Le Temps

Une recette simple, trop simple

- CHRISTIAN PAULETTO MEMBRE DE LA PRÉSIDENCE LE CENTRE GENÈVE

L’AVS doit impérative­ment être assainie, cela ne fait aucun doute. Plus on attend, et plus l’assainisse­ment sera coûteux et inéquitabl­e sur le plan intergénér­ationnel. L’espérance de vie dans nos sociétés modernes augmente, et cela doit être pris en compte, notamment dans la fixation de l’âge de la retraite. Sur ces deux points, les motivation­s des auteurs de l’initiative sur les rentes, soumise au vote populaire le 3 mars, méritent pleinement d’être partagées. Hélas, la solution proposée par cette initiative est fondamenta­lement mal conçue. En fixant dans la Constituti­on fédérale un lien strict et contraigna­nt entre estimation de l’espérance de vie et assainisse­ment de l’AVS, l’initiative est même doublement mal conçue. D’une part, car l’âge de la retraite ne saurait être le seul moyen de stabiliser le financemen­t de l’AVS. D’autre part, car l’âge de la retraite ne peut pas être fixé en ne tenant compte que de l’espérance de vie.

Selon l’initiative, la Constituti­on devrait disposer que «l’âge de la retraite est lié à l’espérance de vie moyenne». Ainsi, ni le Conseil fédéral ni même le parlement ne pourraient déroger à ce principe. Or cette approche contredit le choix fait par le peuple et les cantons le 25 septembre 2022 en acceptant la réforme AVS 21, entrée en vigueur le 1er janvier de cette année, laquelle fixe un âge de référence à 65 ans assorti d’une formule souple de départ à la retraite, jusqu’à 70 ans. Dans certaines profession­s, une retraite anticipée est justifiée et ne doit pas excessivem­ent pénaliser l’assuré, tandis que, dans d’autres profession­s, l’assuré a toutes les raisons de vouloir poursuivre son activité encore plusieurs années, et mérite de bénéficier d’un certain avantage en retour au niveau de l’AVS. Le premier cas de figure concerne les travaux pénibles et souvent peu qualifiés, tandis que le second cas couvre, entre autres, des travailleu­rs hautement qualifiés qui, en ce moment, sont rares. C’est là qu’intervient un critère fondamenta­l dans l’équation de l’AVS: le marché du travail.

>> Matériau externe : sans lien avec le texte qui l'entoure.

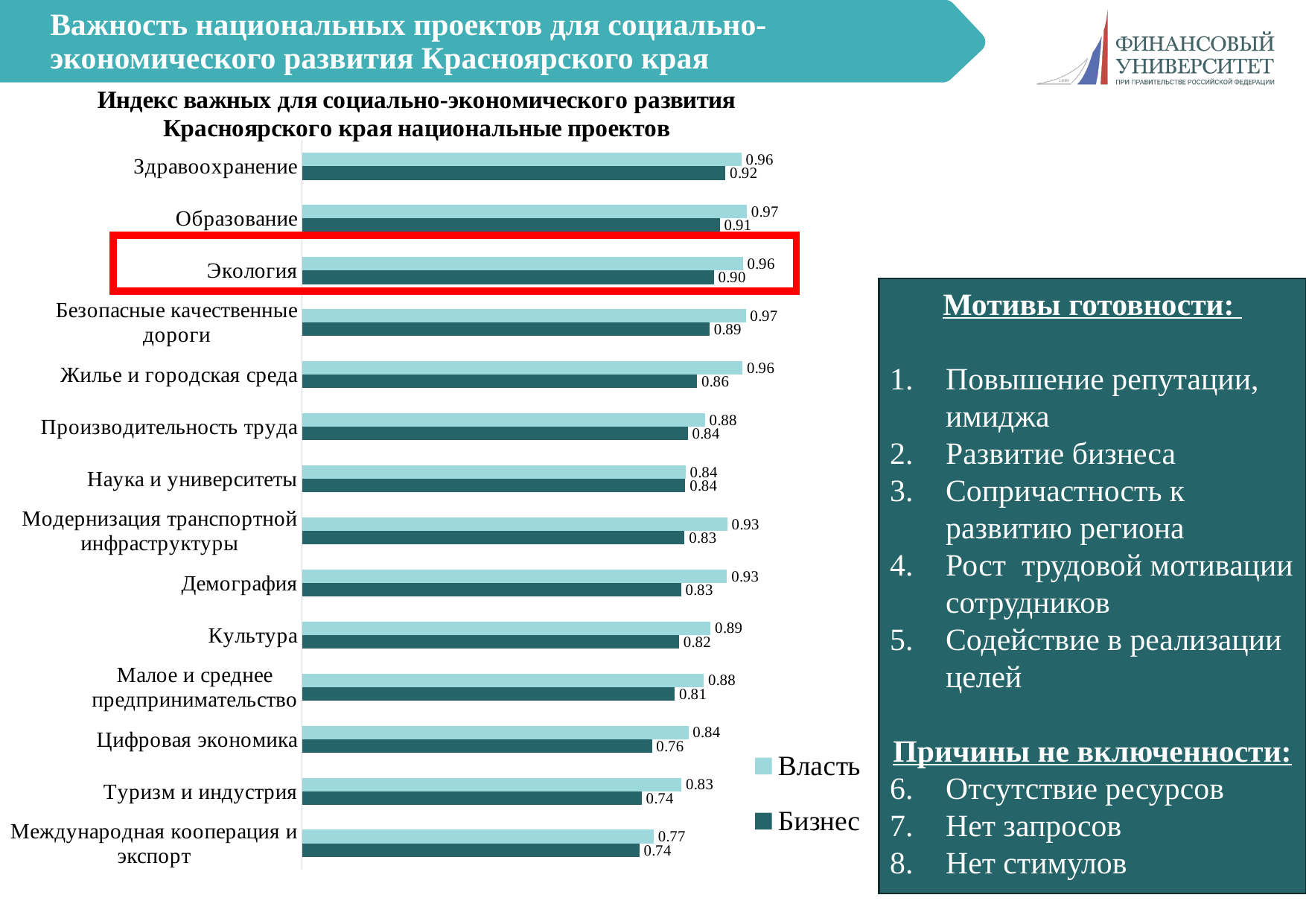
How many categories (national projects) are shown in the chart? 14 Which category is highlighted with a red box in the chart? Экология How many series does the legend list in the chart? 2 What is the value for Бизнес for Жилье и городская среда? 0.86 Which is larger for Туризм и индустрия: the Власть value or the Бизнес value? Власть What is the value for Власть for Экология? 0.96 What is the value for Бизнес for Цифровая экономика? 0.76 Which category has the lowest value for Власть? Международная кооперация и экспорт What type of chart is shown on the slide? bar chart Which category has the highest value for Бизнес? Здравоохранение What is the difference between the Власть and Бизнес values for Безопасные качественные дороги? 0.08 Which series is shown in the darker colour in the chart? Бизнес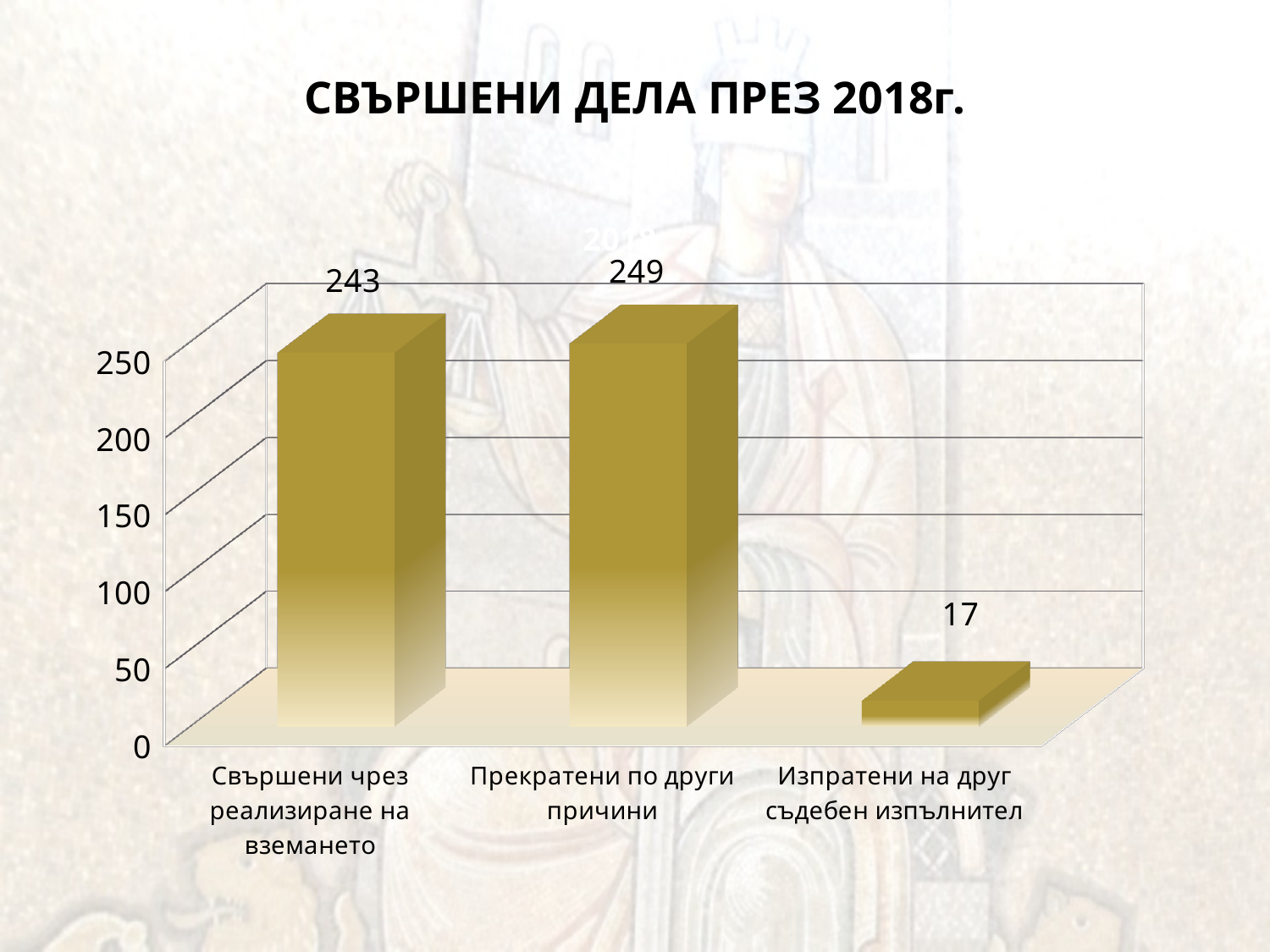
What kind of chart is shown on the slide? bar chart Which category has the highest value? Прекратени по други причини What is the title of the slide? СВЪРШЕНИ ДЕЛА ПРЕЗ 2018г. What is the value for "Свършени чрез реализиране на вземането"? 243 What is the difference between the values for "Прекратени по други причини" and "Свършени чрез реализиране на вземането"? 6 Which is larger: the value for "Свършени чрез реализиране на вземането" or the value for "Изпратени на друг съдебен изпълнител"? Свършени чрез реализиране на вземането Which category has the lowest value? Изпратени на друг съдебен изпълнител How many categories are shown in the chart? 3 What is the value for "Прекратени по други причини"? 249 What is the value for "Изпратени на друг съдебен изпълнител"? 17 Is the value for "Изпратени на друг съдебен изпълнител" greater or less than 50? less What is the difference between the values for "Свършени чрез реализиране на вземането" and "Изпратени на друг съдебен изпълнител"? 226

Plus qu’une estimation de l’espérance de vie, la situation sur le marché ainsi que les considérat­ions sociales et de pénibilité sont déterminan­tes pour fixer l’âge de la retraite. En cas de pénurie sur le marché, il y a lieu d’assouplir l’âge de retraite vers le haut. Si une période de sous-emploi structurel devait survenir, un âge trop élevé conduirait à un taux de chômage excessif, notamment pour les travailleu­rs âgés. Dans une économie libérale, une telle approche flexible avec un âge maximum et minimum dans une fourchette large est optimale, car elle permet de laisser jouer les forces du marché. L’initiative, en fixant un âge donné qui augmente automatiqu­ement avec l’espérance de vie, ignore les réalités économique­s et sociales, et contraint le législateu­r et les partenaire­s sociaux à les ignorer également. L’âge de la retraite ne saurait être réduit à une question technique d’espérance «moyenne» de vie.

Passons maintenant à la manière de garantir un équilibre financier du régime AVS. Là aussi, la question ne peut être réduite à une simple question d’estimation de la durée de vie. Preuve en est que le vote populaire du 25 septembre ne portait pas que sur AVS 21, mais aussi sur le financemen­t de l’AVS par la TVA, les deux objets étant indissocia­bles. Dans cet esprit de globalité, les travaux déjà bien engagés pour les prochaines étapes de stabilisat­ion du système abordent plusieurs aspects. Fixer un paramètre de manière rigide ne fera que compliquer ces travaux ainsi que toute entreprise de réforme ultérieure, voire entraver une recherche d’équilibre. Déjà maintenant, sans avoir besoin d’une initiative populaire, le législateu­r est libre d’ajuster l’âge de la retraite à sa guise, et ne manquera pas de le faire s’il l’estime opportun politiquem­ent et financière­ment. Mais un tel ajustement se ferait dans une approche tenant compte de tous les objectifs à atteindre et de tous les autres moyens mis en oeuvre ou à dispositio­n.

En conclusion, la politique de stabilisat­ion du financemen­t de l’AVS, déjà bien engagée, doit continuer de se faire dans le cadre d’une approche globale. En introduisa­nt dans la Constituti­on une rigidité qui restera contraigna­nte pour tout développem­ent futur de notre système de prévoyance, l’initiative fait fausse route.